*Supplied data*
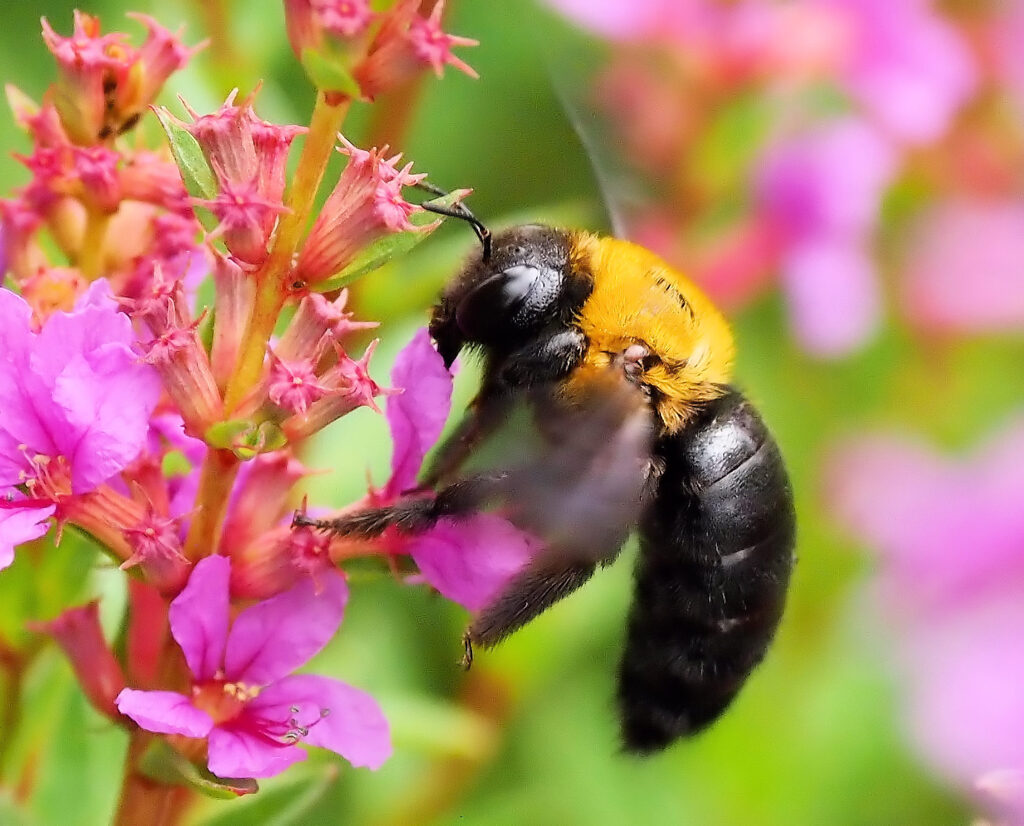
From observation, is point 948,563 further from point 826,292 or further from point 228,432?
point 228,432

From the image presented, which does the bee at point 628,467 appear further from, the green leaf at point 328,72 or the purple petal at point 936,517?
the purple petal at point 936,517

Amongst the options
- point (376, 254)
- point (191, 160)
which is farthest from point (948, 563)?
point (191, 160)

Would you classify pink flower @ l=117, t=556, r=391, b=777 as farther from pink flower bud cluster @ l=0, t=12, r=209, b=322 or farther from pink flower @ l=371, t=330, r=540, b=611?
pink flower bud cluster @ l=0, t=12, r=209, b=322

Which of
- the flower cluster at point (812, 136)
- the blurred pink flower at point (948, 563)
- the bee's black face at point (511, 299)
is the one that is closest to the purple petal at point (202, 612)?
the bee's black face at point (511, 299)

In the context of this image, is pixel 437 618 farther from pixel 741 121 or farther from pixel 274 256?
pixel 274 256

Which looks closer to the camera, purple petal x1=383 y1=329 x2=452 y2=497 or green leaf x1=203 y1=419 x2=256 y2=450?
green leaf x1=203 y1=419 x2=256 y2=450

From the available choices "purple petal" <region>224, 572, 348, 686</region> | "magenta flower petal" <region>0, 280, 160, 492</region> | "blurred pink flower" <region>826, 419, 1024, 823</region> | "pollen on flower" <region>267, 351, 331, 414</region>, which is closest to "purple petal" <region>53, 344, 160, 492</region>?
"magenta flower petal" <region>0, 280, 160, 492</region>
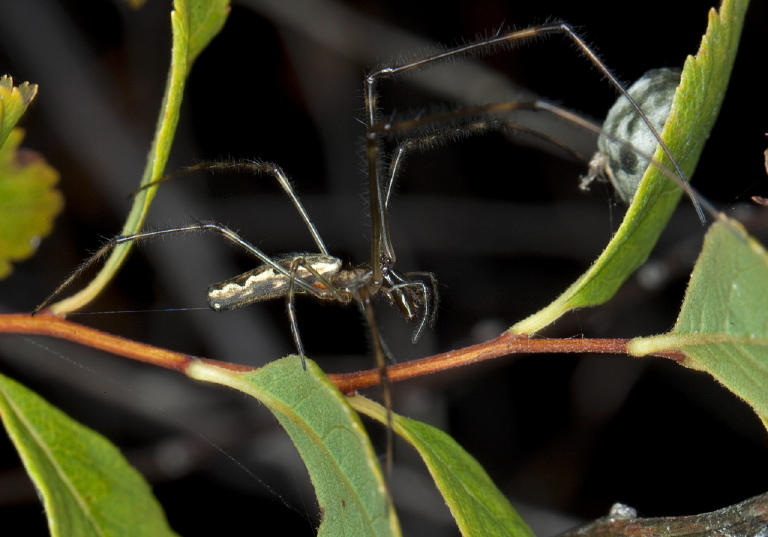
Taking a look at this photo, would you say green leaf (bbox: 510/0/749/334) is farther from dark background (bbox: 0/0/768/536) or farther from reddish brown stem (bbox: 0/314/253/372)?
dark background (bbox: 0/0/768/536)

*Objective*
The data should be printed again unchanged; leave its pictures out.

*Solution for this problem*
From observation, is point 948,563 further from point 826,292 or further from point 228,432?
point 228,432

From the image presented, which does the bee at point 628,467 appear further from, the green leaf at point 328,72 or the purple petal at point 936,517?
the purple petal at point 936,517

Amongst the options
- point (376, 254)
- point (191, 160)
which is farthest from point (948, 563)?
point (191, 160)

Would you classify pink flower @ l=117, t=556, r=391, b=777 as farther from pink flower bud cluster @ l=0, t=12, r=209, b=322 or farther from pink flower @ l=371, t=330, r=540, b=611?
pink flower bud cluster @ l=0, t=12, r=209, b=322

Which of
- the flower cluster at point (812, 136)
- the blurred pink flower at point (948, 563)
- the bee's black face at point (511, 299)
is the one that is closest to the purple petal at point (202, 612)?
the bee's black face at point (511, 299)

In the context of this image, is pixel 437 618 farther from pixel 741 121 or farther from pixel 274 256?
pixel 274 256

Which looks closer to the camera, purple petal x1=383 y1=329 x2=452 y2=497 or green leaf x1=203 y1=419 x2=256 y2=450?
green leaf x1=203 y1=419 x2=256 y2=450

From the available choices "purple petal" <region>224, 572, 348, 686</region> | "magenta flower petal" <region>0, 280, 160, 492</region> | "blurred pink flower" <region>826, 419, 1024, 823</region> | "pollen on flower" <region>267, 351, 331, 414</region>, which is closest to "purple petal" <region>53, 344, 160, 492</region>?
"magenta flower petal" <region>0, 280, 160, 492</region>
Taking a look at this photo, would you say green leaf (bbox: 510/0/749/334) is farther from dark background (bbox: 0/0/768/536) or farther from reddish brown stem (bbox: 0/314/253/372)?
dark background (bbox: 0/0/768/536)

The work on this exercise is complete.